Partage international no 353 – février 2018
Je dirais que nous avons beaucoup de chance d’être en incarnation en ce moment. Il serait difficile, à mon avis, de trouver une époque plus extraordinaire que la nôtre.
J’entends déjà vos pensées : « Mais qu’est-ce qu’il nous raconte ? » Nous sommes au cœur de l’effondrement économique le plus épouvantable des temps modernes, en tout cas depuis la Première Guerre mondiale, et des millions d’individus sont confrontés à des calamités de toutes natures. Le nombre de ceux qui souffrent de maladies que nous croyions éradiquées ne cesse d’augmenter.

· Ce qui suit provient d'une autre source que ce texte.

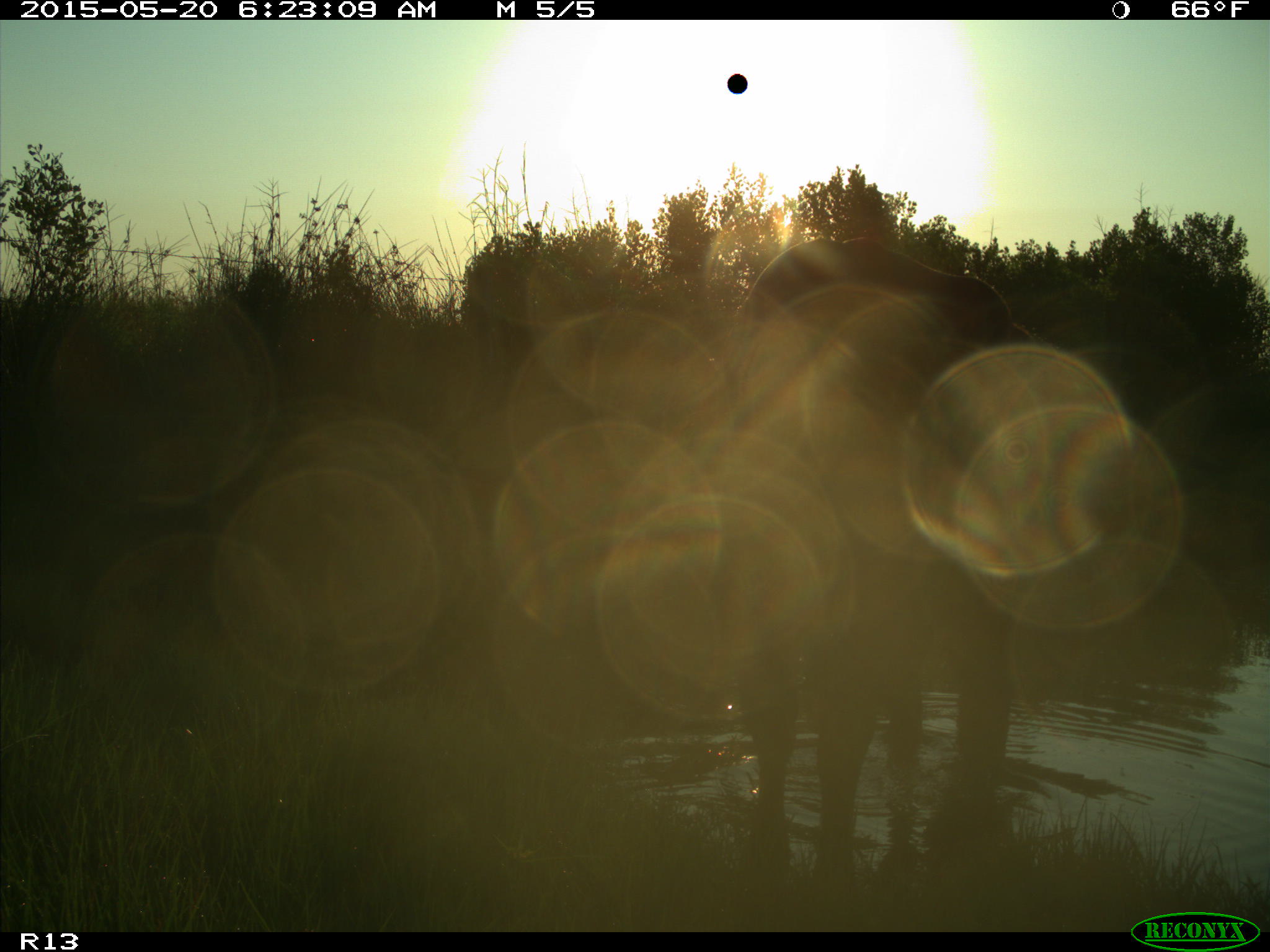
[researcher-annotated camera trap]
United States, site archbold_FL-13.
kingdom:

Les gens sont stressés, maltraités, tendus à l’extrême, obligés de se battre en permanence pour assurer le quotidien dans un monde extraordinairement difficile et en transformation permanente.
Je sais bien que l’époque est épouvantable pour des millions de gens dans le monde. Et si l’époque était sans le moindre espoir de changement, ce serait pire : l’absence de tout espoir d’amélioration, de tout espoir de changement, de toute éclaircie dans la tension de notre monde en guerre. Pour ma part, je crois que nous vivons aujourd’hui une époque tout à la fois d’espoir et de bouleversements historiques, une époque de difficultés extraordinaires et de problèmes à résoudre, mais aussi d’espoir immense en l’avenir. Une époque comme il ne s’en produit que très rarement dans les cycles astronomiques.
Je dirais que, en nous projetant dans l’avenir – si nous pouvions voir ce qui se passera dans vingt ou vingt-cinq ans – nous trouverions un monde entièrement nouveau, un monde qu’il semble impossible de réaliser aujourd’hui : un monde dans lequel la guerre est devenue une calamité pratiquement oubliée – chose qui n’est jamais venue à l’esprit de l’humanité. Où personne n’ait jamais faim dans aucun pays, mais où chacun ait la satisfaction d’avoir l’estomac plein chaque jour de sa vie ; un monde dans lequel pas un seul jour ne s’écoule sans que des découvertes de toutes natures – intérieure, psychique et extérieure, dans le développement et la pratique – ne créent un nouvel environnement pour tous ; avec des villes d’un type nouveau et de nouveaux moyens de transport grâce à une technologie inimaginable aujourd’hui – dans un silence difficilement concevable actuellement, avec un bruit si réduit que les gens auront le calme et le temps nécessaires pour penser, méditer et même regarder simplement les fleurs dans le parc. Un monde comme nous l’avons peut-être imaginé dans notre enfance, où l’on vit un jour après l’autre, dans une fête merveilleuse et épanouissante. Et où toutes ces journées ajoutées les unes aux autres permettent un développement extraordinaire vers la divinité, la divinité des 6,7 milliards de personnes qui vivent sur la planète.